Ask how can one create a Debian mirror and you will get
a dozen different responses. Those who are used to mirroring content, whether it is distribution packages, software in general, documents, etc., will usually come up with one answer:
rsync.
Truth is: for Debian's archive, rsync is not enough.
Due to the design of the archive, a single call to rsync leaves the mirror in an inconsistent state during most of the sync process.
Explanation is simple: index files are stored in dists/, package files are stored in pool/. Sort those directories by name (just like rsync does) and you get that the indexes will be updated before the actual packages are downloaded.
There are multiple scripts out there that do exactly that, one of them in
Ubuntu's wiki. Plenty more if you search the web.
Now, addressing that issue shouldn't be so difficult, right? after all, all the index files are in dists/, so syncing in two stages should be enough. It's not that simple.
With the dists/ directory containing over 8.5GBs worth of indexes and, erm,
installer files, even a two stages sync will usually leave the mirror in an inconsistent state for a while.

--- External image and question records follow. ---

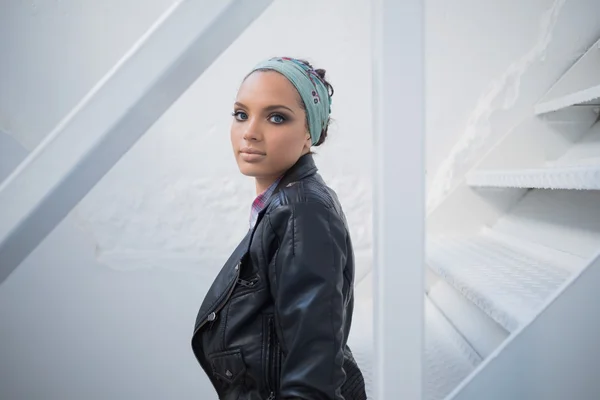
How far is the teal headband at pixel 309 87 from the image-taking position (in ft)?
2.33

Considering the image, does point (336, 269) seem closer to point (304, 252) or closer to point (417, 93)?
point (304, 252)

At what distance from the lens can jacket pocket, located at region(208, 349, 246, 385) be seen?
0.65 metres

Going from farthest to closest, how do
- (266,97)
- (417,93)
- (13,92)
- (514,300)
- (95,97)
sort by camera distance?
(13,92) < (514,300) < (266,97) < (95,97) < (417,93)

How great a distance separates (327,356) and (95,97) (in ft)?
1.20

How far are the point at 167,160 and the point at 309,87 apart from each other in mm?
1083

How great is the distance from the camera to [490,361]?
2.64 feet

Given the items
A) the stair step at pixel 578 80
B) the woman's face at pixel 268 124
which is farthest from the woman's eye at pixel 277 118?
the stair step at pixel 578 80

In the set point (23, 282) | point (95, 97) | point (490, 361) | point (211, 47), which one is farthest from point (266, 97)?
point (23, 282)

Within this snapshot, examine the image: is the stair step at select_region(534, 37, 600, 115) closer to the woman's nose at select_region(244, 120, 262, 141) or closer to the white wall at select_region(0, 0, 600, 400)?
the white wall at select_region(0, 0, 600, 400)

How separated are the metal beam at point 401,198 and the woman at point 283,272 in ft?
0.37

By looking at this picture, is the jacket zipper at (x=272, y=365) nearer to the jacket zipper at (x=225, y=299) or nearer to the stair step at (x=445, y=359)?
the jacket zipper at (x=225, y=299)

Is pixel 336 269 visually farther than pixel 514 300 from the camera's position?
No

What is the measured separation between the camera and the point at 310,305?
565 millimetres

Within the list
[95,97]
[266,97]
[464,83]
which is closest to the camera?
[95,97]
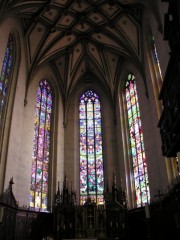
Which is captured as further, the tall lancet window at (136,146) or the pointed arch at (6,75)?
the tall lancet window at (136,146)

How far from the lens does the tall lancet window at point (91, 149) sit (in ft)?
63.9

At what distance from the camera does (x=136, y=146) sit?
61.2 feet

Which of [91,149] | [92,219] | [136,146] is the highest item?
[91,149]

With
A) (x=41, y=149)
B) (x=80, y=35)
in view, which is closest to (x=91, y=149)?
(x=41, y=149)

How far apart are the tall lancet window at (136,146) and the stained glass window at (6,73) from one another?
30.3ft

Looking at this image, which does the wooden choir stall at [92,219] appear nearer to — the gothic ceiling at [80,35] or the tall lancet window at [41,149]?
the tall lancet window at [41,149]

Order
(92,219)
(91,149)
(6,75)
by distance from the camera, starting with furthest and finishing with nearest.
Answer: (91,149) < (6,75) < (92,219)

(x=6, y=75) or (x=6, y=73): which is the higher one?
(x=6, y=73)

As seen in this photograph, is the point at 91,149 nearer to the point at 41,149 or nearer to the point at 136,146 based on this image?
the point at 136,146

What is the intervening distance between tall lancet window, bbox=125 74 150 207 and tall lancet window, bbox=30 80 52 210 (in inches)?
247

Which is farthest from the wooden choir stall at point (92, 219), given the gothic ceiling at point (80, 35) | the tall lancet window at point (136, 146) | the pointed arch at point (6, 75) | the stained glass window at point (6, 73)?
the gothic ceiling at point (80, 35)

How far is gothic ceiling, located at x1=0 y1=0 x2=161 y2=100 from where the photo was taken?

How about only deferring to the second stage the bare minimum?, I hear you ask.
That is the
current approach, but it leads to
some errors when new index files are added and used. The fact that people insist in writing their
own scripts doesn't help.
Hopefully, some ideas like
moving the installer stuff out of dists/ and
overhauling the repository layout are being considered. An alternative is to make the users of the mirrors more robust and fault-tolerant, but we would be talking about tenths if not hundreds of tools that would need to be improved.
In all cases, the one script that is actively maintained, is rather portable, and improved from time to time is the
ftpsync script. Please, do yourself and your users a favour: don't attempt to reinvent the wheel (and forget about calling rsync just once).